** START Excerpt provided **

The Fork-Tailed Devil

A bright page in the history of American military aviation is turned, as production of the Lockheed Lightning tapers off.

To the Germans the P-38 was der Gabelschwanz Teufel — fork-tailed devil, The Japs call it "Two Airplanes With One Pilot." The British dubbed it Lightning — and that name stuck. It earned its reputation from the outset of the war, racking up a long row of "firsts" — the first US plane to shoot down an enemy plane after our entry into the war (a Focke-Wulf over Iceland); first over Tokyo after Doolittle's famous "Shangri-La" raid; first photo plane over Formosa; first fighter to land on Leyte and Luzon in the recent Philippine invasion, and the first land-based plane to land on Iwo Jima to provide fighter cover.

More than 6,500 Lightnings have rolled off Lockheed and Consolidated Vultee production lines. although the Lightning was an "obsolescent" airplane from the first, avoiding becoming obsolete for years because of its design versatility.

With the war against Germany ended, Lockheed is tapering off P-38 production to push production of newer models, including the jet-propelled Shooting Star Thus the Lightning is about to take its rightful place in aviation history.

The P-38 was born early in 1937. when the US Army Air Corps sent manufacturers specifications for a single-seat military airplane — specifications which set up rigid performance requirements. Lockheed had never produced military aircraft. It then was a small company with fewer than 2,000 employees, and had produced only 107 aircraft during its entire history.

Numerous designs were proposed. First sketched was a twin-engined fighter with conventional fuselage and twin rudders. Next, a pusher-tractor type with twin engines mounted fore and aft of the pilot's gondola, with twin booms reaching the now-famous twin tail. Then came a conventional fuselage design with two engines housed behind the pilot, with only the pusher blades projecting from the trailing edges of the wing, one on each side of the fuselage. This was followed by a similar proposal, but with the propellers on the leading edge of the wing. From the fifth and final drawing was evolved the basic design of the P-38.

The two-engine design, with guns mounted in a central nacelle and firing straight ahead, promised the pilot better visibility, more effective concentration of firepower and avoidance of synchronizing firepower with the speed of the propellers. Twin booms did not comprise an attempt at streamlining but stemmed from the business of solving the major problem in Lightning design — what to do with its turbosuperchargers. Placed within the fuselage, their bulk would have made streamlining impossible, so the engine nacelles were extended back of the wing to house the two superchargers. Once this was done it seemed logical to extend them still further and join them with the horizontal stabilizer.

Design specialists finally agreed that "this was it". Performance calculations, photographs of a mockup and drawings of the structure were submitted to the Army, A contract was signed in June, 1937. Where contemporary fighter planes lifted from 20 to 25 pounds with each foot of wing area, the prototype (designated XP-38) boosted wing loading to 35 pounds without sacrificing speed or maneuverability. Wing surface loss was offset by reduced drag and added power and Lockheed-Fowler flaps were grafted to the design to aid in take-off and to permit slow landing speeds. Two 980-hp Allison V-1710-C9 liquid-cooled engines provided the power. It is significant that the length and span of the P-38 has always remained constant.

** END Excerpt provided **
** START Entries supplied **

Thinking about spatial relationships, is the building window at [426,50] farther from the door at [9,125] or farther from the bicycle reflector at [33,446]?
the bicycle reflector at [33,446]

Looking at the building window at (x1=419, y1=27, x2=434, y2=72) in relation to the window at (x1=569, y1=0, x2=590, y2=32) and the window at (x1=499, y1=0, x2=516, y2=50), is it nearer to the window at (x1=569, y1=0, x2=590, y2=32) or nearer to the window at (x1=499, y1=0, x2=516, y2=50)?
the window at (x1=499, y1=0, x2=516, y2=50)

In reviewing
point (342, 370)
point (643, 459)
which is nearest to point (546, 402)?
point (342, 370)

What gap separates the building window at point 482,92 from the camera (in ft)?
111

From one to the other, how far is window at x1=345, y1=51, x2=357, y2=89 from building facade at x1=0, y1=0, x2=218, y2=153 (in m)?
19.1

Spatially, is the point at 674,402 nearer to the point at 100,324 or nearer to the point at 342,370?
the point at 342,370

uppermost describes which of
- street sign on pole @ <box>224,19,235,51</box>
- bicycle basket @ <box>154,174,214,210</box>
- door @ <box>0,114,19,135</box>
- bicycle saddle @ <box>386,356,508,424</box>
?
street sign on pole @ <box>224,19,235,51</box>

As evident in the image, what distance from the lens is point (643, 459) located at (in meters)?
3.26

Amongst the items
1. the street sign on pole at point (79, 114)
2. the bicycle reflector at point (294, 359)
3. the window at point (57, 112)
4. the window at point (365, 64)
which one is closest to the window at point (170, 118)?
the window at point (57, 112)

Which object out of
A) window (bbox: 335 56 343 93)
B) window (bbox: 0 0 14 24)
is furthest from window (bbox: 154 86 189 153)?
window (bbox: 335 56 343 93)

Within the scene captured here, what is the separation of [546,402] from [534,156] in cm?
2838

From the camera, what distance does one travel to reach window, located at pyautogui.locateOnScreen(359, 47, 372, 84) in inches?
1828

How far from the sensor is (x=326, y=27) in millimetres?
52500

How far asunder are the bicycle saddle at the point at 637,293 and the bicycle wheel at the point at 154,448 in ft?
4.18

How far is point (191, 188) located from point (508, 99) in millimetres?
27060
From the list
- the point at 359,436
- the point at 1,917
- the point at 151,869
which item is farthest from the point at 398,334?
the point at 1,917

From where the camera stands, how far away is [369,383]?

** END Entries supplied **

:: The tasks ::
• 1. List every "first" that the P-38 article credits to the Lightning.
• 2. Pick up the P-38 article after its final sentence and keep writing.
The records have no connection to the P-38 article.

:: Exercise answers ::
• 1.
- The first US plane to shoot down an enemy plane after the US entered the war (a Focke-Wulf over Iceland)
- The first over Tokyo after Doolittle's "Shangri-La" raid
- The first photo plane over Formosa
- The first fighter to land on Leyte and Luzon in the Philippine invasion
- The first land-based plane to land on Iwo Jima to provide fighter cover

• 2.
In wind tunnel tests the aerodynamically new wing wanted to flop on its back. Another wing developed a flap flutter at a wind tunnel speed of 150 mph. This was cured by putting holes in the wing at a point where the flaps were attached.

Tests were run on the new and radical tricycle landing gear. A three-wheeled tow truck was constructed and pulled at high speeds, carrying the approximate gross weight of the airplane. These tests eliminated nose-wheel shimmy.

The hand-built prototype first rolled from its hangar on New Year's Eve, 1938, and trucked to March Field, near Riverside, CA, where Lieut (now Col) Benjamin F Kelsey ran ground tests for several days. On its maiden flight, on January 27, 1939, the flap link broke and developed a flutter. Kelsey retracted the flaps and landed at less than 100 mph.

On February 11, Kelsey took off from March Field for New York City, made one refueling stop en route and 7 hr 43 min later (actual flight time, 7 hr 2 min) crash-landed in a ravine bordering a golf course just short of Mitchel field, LI. Fatigued by the long test hop, Kelsey reduced throttle too much when his approach overshot the field. Reapplying power, he choked the engines and had to put the plane down in the ravine. Though he was unhurt, the plane was a total washout.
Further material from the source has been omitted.